Itô Jakuchû (1716-1800)
Voici un bref sujet de présentation d'un artiste japonais du XVIIIème siècle, aussi méconnu en Occident qu'il est encensé en Chine et au Japon

, engouement mérité pour un homme étrange et passionnant. Je l'ai moi-même découvert assez récemment

, en visitant l'exposition du Musée Guimet consacrée au sanctuaire shintô de Kompira-San, le dieu de la mer.
Je ne m'attarderai pas sur cette exposition absolument extraordinaire, où l'on pouvait admirer l'intégralité de la décoration intérieure du temple, qui sortait du Japon pour la première fois depuis sa création au XVIIIème siècle.
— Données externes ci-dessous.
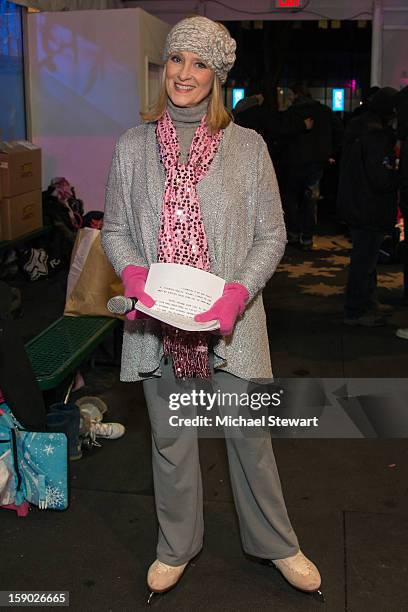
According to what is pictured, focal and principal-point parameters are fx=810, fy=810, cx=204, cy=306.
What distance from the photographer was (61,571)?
9.36ft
J'aurais d'ailleurs dû en faire un sujet pour le forum, mais...
Bref, les curieux peuvent se consoler en allant la voir (ou la revoir) sur le mode virtuel, en suivant ce lien.
http://www.guimet.fr/visite_konpira/index.htmlQuatre des pièces de ce monument shintoïste, dont la structure date de la fin du XVIIème siècle, ont donc été décorées, en 1764, par le peintre "excentrique" zen Itô Jakuchû : bouddhiste fervent, celui-ci n'en était pas moins fort prisé par les temples shintô pour la perfection et la puissante originalité de ses création décoratives.
Né en 1716 à Kyôto, de son vrai nom Genzaemon, il était le fils d'un grossiste en fruits et légumes, métier qu'il exerça lui-même jusqu'à la quarantaine avant de se consacrer exclusivement à la peinture.
A partir de la fin des années cinquante du siècle, il se retira dans un pavillon construit sur la rive de la rivière Kamo, le
Shin'en-Kan (la Maison du détachement du cœur) pour étudier la peinture chinoise et occidentale, tout en approfondissant sa pratique religieuse. Adepte de la secte Rinzai du Zen, il reçut alors son nom de peintre d'un de ses amis, le moine Daiten Kenzo : Jakuchû signifie (à peu près

) "pareil au vide", ou "qui aspire à la vacuité".
Cet "aspirant au vide" peut nous paraître étonnant, voire paradoxal, car il pratique un art de la somptuosité la plus extrême, alliant la surcharge érigée au rang de méthode au remplissage maximal de l'espace pictural. Il est pourtant un pur artiste zen, considéré comme un mystique de la meilleure qualité... et c'est pour la valeur religieuse de ses peintures qu'il est encore, semble-t-il, si prisé dans le monde bouddhiste.
Plutôt que d'en dire davantage

, je préfère montrer quelques-unes de ses œuvres les plus fameuses.
La dernière œuvre reproduite est probablement la plus célèbre de Jakuchû, la plus étrange également. Intitulée "Oiseaux et animaux dans un jardin de fleurs", elle est composée de centaines de carrés de 1 cm de côté, chacun coloré individuellement pour composer un effet de mosaïque. Le résultat est... surprenant.